7 critical steps in talent pipelining

Tuesday 1st December, 2015

Despite the world becoming increasingly connected and accessible, many organisations continue to grapple with creating effective talent engagement and sourcing initiatives.

My observation of talent strategies is that the successful ones share 7 key elements. When combined, the elements enable successful delivery of robust pipelines of talent that provide measurable hires and referrals. Done well, this process will also begin to provide intelligence for your business, greater awareness of your talent brand and a sustainable resource that reduces cost.

At a high level, the 7 critical pieces look like this:

1. Define a simple goal

Define a simple goal and the 20-second explanation for it.

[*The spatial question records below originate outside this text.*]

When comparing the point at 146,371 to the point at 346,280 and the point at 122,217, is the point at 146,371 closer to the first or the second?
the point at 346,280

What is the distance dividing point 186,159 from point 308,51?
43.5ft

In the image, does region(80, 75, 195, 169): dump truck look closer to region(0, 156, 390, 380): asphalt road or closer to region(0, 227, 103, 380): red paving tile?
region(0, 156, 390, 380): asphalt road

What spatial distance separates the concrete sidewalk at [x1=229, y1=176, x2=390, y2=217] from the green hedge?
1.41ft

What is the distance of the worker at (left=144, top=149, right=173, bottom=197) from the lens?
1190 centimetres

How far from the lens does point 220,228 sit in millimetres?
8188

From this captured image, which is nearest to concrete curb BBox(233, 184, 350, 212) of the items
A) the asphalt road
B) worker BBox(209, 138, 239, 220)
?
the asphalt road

This ensures you will always remember the outcome you are working toward and enable you to bring others along with you on your journey. Give the project a name if that is more engaging for your audience.  As we all know, merit alone does not guarantee the success of business projects, stakeholder engagement is often the key.

Remember that the concepts of ‘Talent’ and ‘Talent Pipeline’ mean different things to different people, so you need to be able to articulate your intent and definitions with simple communication – this is your internal marketing mantra.  

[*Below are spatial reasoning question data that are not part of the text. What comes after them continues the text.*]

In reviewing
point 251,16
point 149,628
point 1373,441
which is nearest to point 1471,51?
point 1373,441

2. Clearly identify Critical Talent and prioritise

Start small. Many resourcing functions have limited resources dedicated to passive recruitment activities. Given the constraints, it’s unlikely you will be able to pipeline all of your critical talent needs and continue to deliver to business-as-usual sourcing and recruitment. Set yourself up for success. Define critical – which by its nature is only a few. Break them down again and prioritise. Deliver small successes and then make them bigger. Ensure you deliver measurable outcomes with impressive impact. This is your internal marketing content.

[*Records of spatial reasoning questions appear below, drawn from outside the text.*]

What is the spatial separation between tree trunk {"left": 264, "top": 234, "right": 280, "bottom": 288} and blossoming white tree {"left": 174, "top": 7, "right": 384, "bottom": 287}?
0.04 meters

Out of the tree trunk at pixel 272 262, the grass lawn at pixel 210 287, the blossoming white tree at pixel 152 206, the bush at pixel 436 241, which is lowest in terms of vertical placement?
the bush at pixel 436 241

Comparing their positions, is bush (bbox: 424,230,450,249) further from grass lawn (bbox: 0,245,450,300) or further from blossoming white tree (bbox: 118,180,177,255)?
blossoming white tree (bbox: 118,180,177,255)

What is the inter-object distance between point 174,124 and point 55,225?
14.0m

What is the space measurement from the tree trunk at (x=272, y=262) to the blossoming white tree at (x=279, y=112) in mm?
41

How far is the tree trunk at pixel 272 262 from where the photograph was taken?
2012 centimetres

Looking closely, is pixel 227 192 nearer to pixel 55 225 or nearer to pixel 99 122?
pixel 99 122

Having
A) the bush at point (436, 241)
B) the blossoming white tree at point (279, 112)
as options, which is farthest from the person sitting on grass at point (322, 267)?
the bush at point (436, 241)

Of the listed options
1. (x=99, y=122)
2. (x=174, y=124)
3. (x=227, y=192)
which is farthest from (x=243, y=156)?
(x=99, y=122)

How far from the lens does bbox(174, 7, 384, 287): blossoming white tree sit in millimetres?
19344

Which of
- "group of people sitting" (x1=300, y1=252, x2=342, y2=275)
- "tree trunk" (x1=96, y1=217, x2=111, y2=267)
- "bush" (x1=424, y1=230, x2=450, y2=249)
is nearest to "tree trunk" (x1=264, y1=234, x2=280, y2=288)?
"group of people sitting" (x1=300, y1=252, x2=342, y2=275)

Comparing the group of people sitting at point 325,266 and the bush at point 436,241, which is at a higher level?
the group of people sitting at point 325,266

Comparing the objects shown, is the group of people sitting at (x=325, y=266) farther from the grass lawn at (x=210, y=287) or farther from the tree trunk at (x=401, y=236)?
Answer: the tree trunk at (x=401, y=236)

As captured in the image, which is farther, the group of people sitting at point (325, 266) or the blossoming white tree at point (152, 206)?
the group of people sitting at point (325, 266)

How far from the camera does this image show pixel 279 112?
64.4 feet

 3. Communicate, Promote, Communicate – Repeat.

You can’t listen too much. Canvass opinion on your planned approach far and wide with the business, remembering that you probably have more interested stakeholders than you think. Ask them, very specifically, to define what ‘success’ looks like to them and don’t settle for the glib answer of, ‘send me the right people’. 

Stakeholders buy into what they define. Gaining insight into what the business wants will help you deliver the right solution. You will be surprised by the varied priorities and be able to leverage common themes.

Proactive talent activity can be a ‘slow burn’, especially initially. Give some thought from the outset to what quick wins you might need to provide to further engage your stakeholders: market intelligence, competitor intelligence and brand perception are just some examples. Promote your work, create dashboards to demonstrate the progress – this is your internal marketing platform.  

4. Start with your internal talent

A great talent strategy has both internal and external succession planning and it begins inside out. Are you providing enough developmental and mobility opportunities for the talent you already have? Better might be out there, but capture data on your internal successors first. This internal view of succession will assist you in the same way the external pipeline will. Create mirror dashboards of your internal talent pipeline – this information takes you to ‘trusted advisor’ status, quickly.

5. Get the mechanics right

The best strategies in the world fall down on detail and execution, so get to know your subject matter:

o Methodology
o Workflow
o Roles and responsibilities
o Metrics
o Leadership sponsorship
o Technology
o Timelines
o Reporting
o Ultimate accountability

The above are just some of the details you need to work out. Moving towards a high-impact talent strategy takes time, so you need to be clear on ‘who is doing what’ in your process – try not to deviate from this, measure activities and make people accountable.

6. Measure

What data and metrics will provide meaningful commercial insights to the business?  Think with the end in mind; how will you measure and justify time spent on proactive talent activity in 6, 12 and 24 months? What does good look like? And what does exceptional look like? Do you need help from an external provider to determine relativities against industry best practice? 

As a starting point, key metrics in pipeline measurement are likely to include:

o Internal candidate pipeline (who will be ready and when)
o ‘Cost per hire’ metrics
o Qualified prospects (by this I mean ready-to-hire, and verbally prequalified in the last three months)
o Engaged prospects (data on people directly ‘engaged’ by the resourcing team and are open to a further discussion)
o Passive candidates presented per hire - i.e. how many candidates were shortlisted from your pipeline
o Ratio of passive candidates in the long list, shortlist and interview list
o Number of candidate referrals from pipeline
o Career website traffic
o Passive voluntary talent pool registrations

7. Pilot

We all want to succeed and be recognised for our successes, so the temptation is to create a big bang and service all the needs of the business at once. Don’t be tempted.

In the words of my favourite motivational speaker, ‘starting small doesn’t mean thinking small’. Start with a pilot, be open to constructive advice and criticism (yes, everyone has a valid opinion), then continue to refine your approach. Keep listening and asking for feedback on your progress. And remember to always circle back, frequently, to the goal you set yourself.